Your goal:
Copy only the lines from the one containing "What is the distance from the viewer" through the final line of the records below, exactly as written, with no pictures.

Material supplied:
* * * * *
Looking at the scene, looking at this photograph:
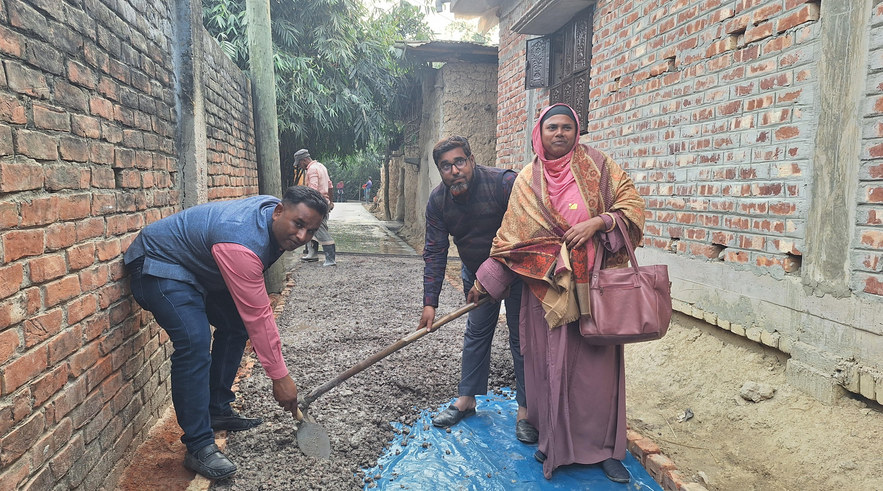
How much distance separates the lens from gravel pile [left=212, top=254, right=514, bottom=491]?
2549 millimetres

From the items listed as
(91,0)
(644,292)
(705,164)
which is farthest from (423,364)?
(91,0)

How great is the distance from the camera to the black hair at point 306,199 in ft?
7.53

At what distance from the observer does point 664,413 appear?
312 cm

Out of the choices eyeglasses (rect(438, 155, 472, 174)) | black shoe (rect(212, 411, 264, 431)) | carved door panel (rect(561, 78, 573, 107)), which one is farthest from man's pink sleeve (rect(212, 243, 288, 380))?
carved door panel (rect(561, 78, 573, 107))

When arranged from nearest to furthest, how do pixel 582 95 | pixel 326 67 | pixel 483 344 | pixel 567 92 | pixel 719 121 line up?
pixel 483 344 → pixel 719 121 → pixel 582 95 → pixel 567 92 → pixel 326 67

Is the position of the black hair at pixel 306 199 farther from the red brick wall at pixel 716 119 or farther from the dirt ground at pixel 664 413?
the red brick wall at pixel 716 119

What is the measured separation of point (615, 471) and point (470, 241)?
4.45ft

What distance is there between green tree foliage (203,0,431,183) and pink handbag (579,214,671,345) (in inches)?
310

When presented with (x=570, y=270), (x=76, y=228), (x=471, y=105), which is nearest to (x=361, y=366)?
(x=570, y=270)

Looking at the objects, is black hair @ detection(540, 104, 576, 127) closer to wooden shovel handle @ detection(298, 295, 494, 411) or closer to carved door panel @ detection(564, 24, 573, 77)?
wooden shovel handle @ detection(298, 295, 494, 411)

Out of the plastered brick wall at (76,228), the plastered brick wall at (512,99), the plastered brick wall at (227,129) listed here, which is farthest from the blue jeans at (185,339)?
the plastered brick wall at (512,99)

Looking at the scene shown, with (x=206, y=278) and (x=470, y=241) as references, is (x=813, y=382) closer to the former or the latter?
(x=470, y=241)

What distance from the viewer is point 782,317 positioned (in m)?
2.86

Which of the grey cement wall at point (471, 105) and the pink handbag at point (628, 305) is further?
the grey cement wall at point (471, 105)
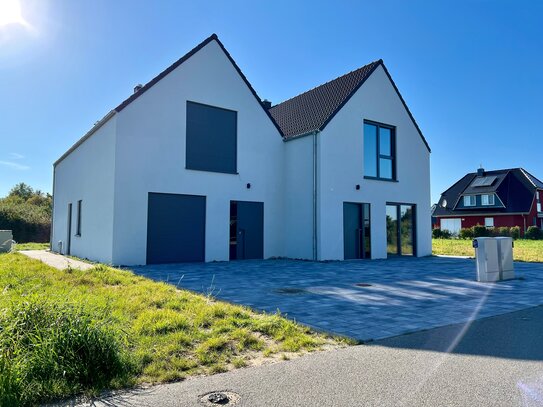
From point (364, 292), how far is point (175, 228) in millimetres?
7725

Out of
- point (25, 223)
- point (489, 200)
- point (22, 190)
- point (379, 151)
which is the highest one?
point (22, 190)

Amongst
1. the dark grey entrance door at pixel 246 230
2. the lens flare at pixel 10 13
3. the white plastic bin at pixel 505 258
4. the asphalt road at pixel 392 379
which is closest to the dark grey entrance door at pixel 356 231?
the dark grey entrance door at pixel 246 230

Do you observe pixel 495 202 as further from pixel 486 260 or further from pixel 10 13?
pixel 10 13

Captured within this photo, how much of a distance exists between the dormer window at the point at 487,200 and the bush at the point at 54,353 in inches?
1712

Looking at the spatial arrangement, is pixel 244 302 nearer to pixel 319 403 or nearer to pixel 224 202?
pixel 319 403

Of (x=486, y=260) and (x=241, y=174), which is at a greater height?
(x=241, y=174)

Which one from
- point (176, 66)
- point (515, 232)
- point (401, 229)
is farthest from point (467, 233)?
point (176, 66)

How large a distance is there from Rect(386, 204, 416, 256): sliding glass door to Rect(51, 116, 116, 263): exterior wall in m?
11.1

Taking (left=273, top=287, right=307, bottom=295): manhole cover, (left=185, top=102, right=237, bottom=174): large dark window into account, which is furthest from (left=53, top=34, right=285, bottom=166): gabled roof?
(left=273, top=287, right=307, bottom=295): manhole cover

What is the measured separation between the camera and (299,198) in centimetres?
1573

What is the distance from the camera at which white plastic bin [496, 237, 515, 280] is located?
1034 centimetres

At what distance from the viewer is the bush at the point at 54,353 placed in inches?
119

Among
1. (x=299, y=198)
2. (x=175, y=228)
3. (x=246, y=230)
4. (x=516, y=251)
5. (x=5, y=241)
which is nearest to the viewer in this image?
(x=175, y=228)

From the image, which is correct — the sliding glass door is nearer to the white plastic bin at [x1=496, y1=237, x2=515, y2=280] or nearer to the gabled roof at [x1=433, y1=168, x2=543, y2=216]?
the white plastic bin at [x1=496, y1=237, x2=515, y2=280]
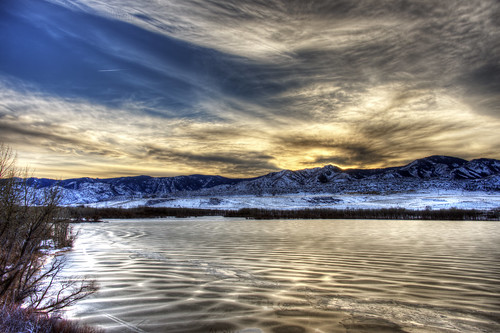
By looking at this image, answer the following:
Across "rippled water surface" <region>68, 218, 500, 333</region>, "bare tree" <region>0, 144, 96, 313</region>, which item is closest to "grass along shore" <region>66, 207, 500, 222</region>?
"rippled water surface" <region>68, 218, 500, 333</region>

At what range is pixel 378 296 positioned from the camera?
5.44 meters

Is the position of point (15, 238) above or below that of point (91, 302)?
above

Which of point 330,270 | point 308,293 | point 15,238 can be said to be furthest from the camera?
point 330,270

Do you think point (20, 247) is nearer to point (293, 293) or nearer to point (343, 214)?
point (293, 293)

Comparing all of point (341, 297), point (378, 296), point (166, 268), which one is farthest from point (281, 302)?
point (166, 268)

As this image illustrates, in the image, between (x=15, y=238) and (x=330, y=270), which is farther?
(x=330, y=270)

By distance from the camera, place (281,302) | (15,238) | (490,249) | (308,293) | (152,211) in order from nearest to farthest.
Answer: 1. (15,238)
2. (281,302)
3. (308,293)
4. (490,249)
5. (152,211)

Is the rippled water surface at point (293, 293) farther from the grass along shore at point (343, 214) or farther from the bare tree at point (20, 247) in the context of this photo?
the grass along shore at point (343, 214)

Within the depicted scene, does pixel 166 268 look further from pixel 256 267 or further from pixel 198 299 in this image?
pixel 198 299

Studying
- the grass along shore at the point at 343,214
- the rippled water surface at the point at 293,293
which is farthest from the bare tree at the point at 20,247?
the grass along shore at the point at 343,214

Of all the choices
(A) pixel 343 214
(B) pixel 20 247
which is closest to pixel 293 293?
(B) pixel 20 247

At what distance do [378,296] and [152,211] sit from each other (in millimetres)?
42425

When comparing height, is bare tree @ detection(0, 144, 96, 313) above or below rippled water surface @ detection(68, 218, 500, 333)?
above

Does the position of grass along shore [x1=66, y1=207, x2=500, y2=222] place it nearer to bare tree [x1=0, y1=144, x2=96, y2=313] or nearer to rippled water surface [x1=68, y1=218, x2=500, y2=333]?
rippled water surface [x1=68, y1=218, x2=500, y2=333]
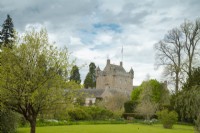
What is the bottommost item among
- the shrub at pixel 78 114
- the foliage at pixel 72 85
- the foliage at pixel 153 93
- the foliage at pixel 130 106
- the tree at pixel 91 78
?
the shrub at pixel 78 114

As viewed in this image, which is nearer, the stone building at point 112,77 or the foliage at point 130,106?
the foliage at point 130,106

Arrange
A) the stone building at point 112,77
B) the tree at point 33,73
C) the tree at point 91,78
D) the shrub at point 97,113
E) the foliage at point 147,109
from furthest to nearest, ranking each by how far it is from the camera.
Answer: the stone building at point 112,77
the tree at point 91,78
the foliage at point 147,109
the shrub at point 97,113
the tree at point 33,73

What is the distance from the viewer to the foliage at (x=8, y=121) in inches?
796

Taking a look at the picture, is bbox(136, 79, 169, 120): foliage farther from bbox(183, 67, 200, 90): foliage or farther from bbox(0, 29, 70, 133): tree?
bbox(0, 29, 70, 133): tree

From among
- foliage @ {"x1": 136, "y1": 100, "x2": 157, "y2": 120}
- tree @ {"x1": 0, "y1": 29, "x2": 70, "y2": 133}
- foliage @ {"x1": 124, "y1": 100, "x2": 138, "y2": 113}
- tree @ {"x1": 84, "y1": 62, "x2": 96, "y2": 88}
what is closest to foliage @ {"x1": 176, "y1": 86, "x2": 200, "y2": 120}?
tree @ {"x1": 0, "y1": 29, "x2": 70, "y2": 133}

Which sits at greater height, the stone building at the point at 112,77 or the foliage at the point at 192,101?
the stone building at the point at 112,77

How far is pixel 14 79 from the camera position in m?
14.2

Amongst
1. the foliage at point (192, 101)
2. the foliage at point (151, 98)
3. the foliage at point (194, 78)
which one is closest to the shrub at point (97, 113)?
the foliage at point (151, 98)

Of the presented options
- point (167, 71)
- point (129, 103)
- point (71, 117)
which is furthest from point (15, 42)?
point (129, 103)

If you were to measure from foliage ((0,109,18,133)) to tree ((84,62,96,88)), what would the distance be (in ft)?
227

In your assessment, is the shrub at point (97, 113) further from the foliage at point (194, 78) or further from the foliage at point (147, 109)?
the foliage at point (194, 78)

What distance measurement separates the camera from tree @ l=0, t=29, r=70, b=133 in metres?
14.4

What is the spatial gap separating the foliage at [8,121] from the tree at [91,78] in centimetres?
6915

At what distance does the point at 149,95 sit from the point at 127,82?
45344 millimetres
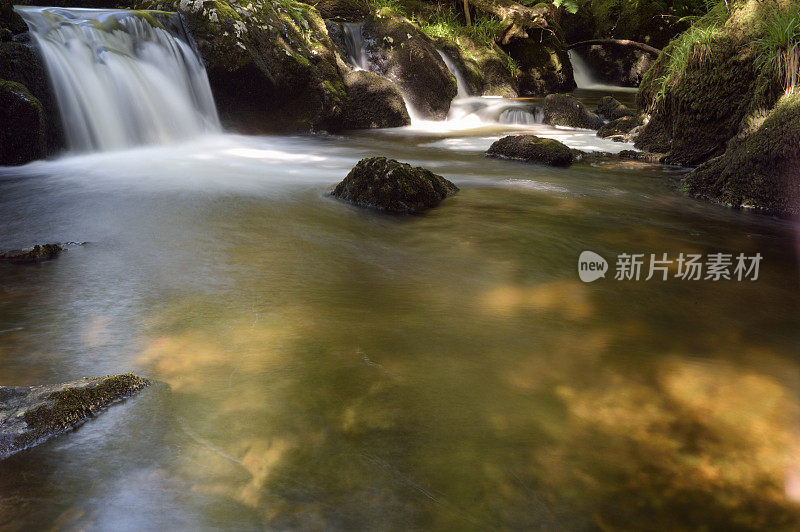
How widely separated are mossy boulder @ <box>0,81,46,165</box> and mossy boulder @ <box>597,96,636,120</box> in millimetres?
10465

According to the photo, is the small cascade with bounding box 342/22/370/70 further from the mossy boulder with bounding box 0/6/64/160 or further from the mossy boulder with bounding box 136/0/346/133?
* * * * *
Output below:
What is the distance from the viewer to the foliage at (x=8, y=121) in inches?
796

Taking a look at the picture, is bbox(136, 79, 169, 120): foliage farther from bbox(183, 67, 200, 90): foliage or farther from bbox(0, 29, 70, 133): tree?
bbox(0, 29, 70, 133): tree

From among
- foliage @ {"x1": 136, "y1": 100, "x2": 157, "y2": 120}
- tree @ {"x1": 0, "y1": 29, "x2": 70, "y2": 133}
- foliage @ {"x1": 124, "y1": 100, "x2": 138, "y2": 113}
- tree @ {"x1": 84, "y1": 62, "x2": 96, "y2": 88}
what is closest to foliage @ {"x1": 176, "y1": 86, "x2": 200, "y2": 120}?
tree @ {"x1": 0, "y1": 29, "x2": 70, "y2": 133}

Which sits at greater height, the stone building at the point at 112,77 or the foliage at the point at 192,101?
the stone building at the point at 112,77

How far is pixel 14 79 from the camera position in m?
14.2

Amongst
1. the foliage at point (192, 101)
2. the foliage at point (151, 98)
3. the foliage at point (194, 78)
which one is closest to the shrub at point (97, 113)?
the foliage at point (151, 98)

Of the presented options
- point (167, 71)
- point (129, 103)
- point (71, 117)
which is furthest from point (15, 42)?
point (129, 103)

If you were to measure from foliage ((0,109,18,133)) to tree ((84,62,96,88)), what would the distance be (in ft)?
227

In your assessment, is the shrub at point (97, 113) further from the foliage at point (194, 78) or further from the foliage at point (147, 109)?
the foliage at point (194, 78)

What distance measurement separates the camera from tree @ l=0, t=29, r=70, b=133 in metres?
14.4

What is the spatial gap separating the foliage at [8,121] from the tree at [91,78] in centimetres?
6915

At what distance does the point at 149,95 sit from the point at 127,82?
45344 millimetres
How widely separated are mossy boulder @ <box>0,81,46,165</box> and mossy boulder @ <box>597,96,636,120</box> in millimetres?
10465

According to the photo, is the small cascade with bounding box 342/22/370/70 further from the mossy boulder with bounding box 0/6/64/160 or further from the mossy boulder with bounding box 136/0/346/133?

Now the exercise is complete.